Panama would need to strengthen investigative capabilities, witness protection programs, and complex evidence management. Legal experts suggest any proposal must include safeguards ensuring the law does not become an instrument vulnerable to political or discretionary misuse. The reference to RICO introduces an important debate within Panama about constructing a legal framework capable of confronting criminal organizations with the same force the US used against one of the twentieth century’s most powerful mafias.
If the proposal advances, it will initiate a deep discussion about state capabilities, procedural guarantees, and public security direction. These considerations represent some of the most substantial challenges currently facing the country. The administration has not provided a specific timeline for presenting legislation to the assembly, but the president has characterized the effort as a priority for his security agenda.
How Criminal Organizations Operated Under RICO’s Scope
The criminal enterprises targeted by RICO, particularly New York’s five mafia families, operated under a strict hierarchical and highly structured model. This system allowed them to control large scale illicit activities without directly exposing their leadership figures. These families maintained a pyramidal structure composed of bosses, underbosses, consiglieri, capos, and soldiers who executed crimes including extortion, illegal gambling, usurious loans, drug trafficking, and union control.
The network design ensured orders originated from the top echelon while subordinates carried out criminal acts. This separation historically made it difficult to hold leaders criminally responsible for the organization’s activities. Beyond their vertical structure, these organizations systematically infiltrated economic sectors and trade guilds to secure constant revenue streams and institutional protection. They controlled construction contracts, transportation networks, port operations, and key labor unions like the International Brotherhood of Teamsters.
Their coordinating body, known as The Commission (mafia), resolved disputes and authorized criminal activities across family lines. This sophisticated corporate like structure enabled their criminal dominance for decades until prosecutors began applying RICO’s enterprise theory of prosecution.

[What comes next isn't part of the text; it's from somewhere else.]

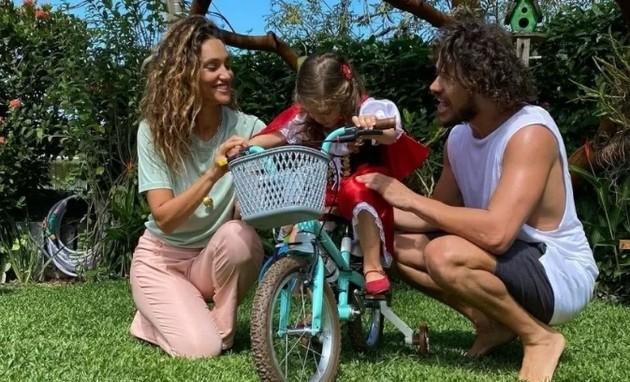 Débora Nascimento, Bella e José Loreto se reuniram no aniversário da menina (Foto: Reprodução)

The law’s powerful provisions finally provided the legal architecture needed to connect leadership decisions to criminal actions throughout the organization.
Panama’s consideration of similar legislation signals a potential strategic shift in how the country confronts modern criminal networks. These groups often mirror the structural sophistication of their historical predecessors while operating across digital and globalized landscapes. The proposed law would aim to address not just street level crime but the financial and command systems that make large scale criminal operations possible.
Legal analysts will closely watch how Panama adapts the RICO model’s core principles to its civil law system and constitutional framework. The development of any proposed legislation will require careful balancing of prosecutorial power with fundamental rights protections. As the Mulino administration continues its review of international models, the emerging proposal could redefine Panama’s legal arsenal against organized crime for decades to come.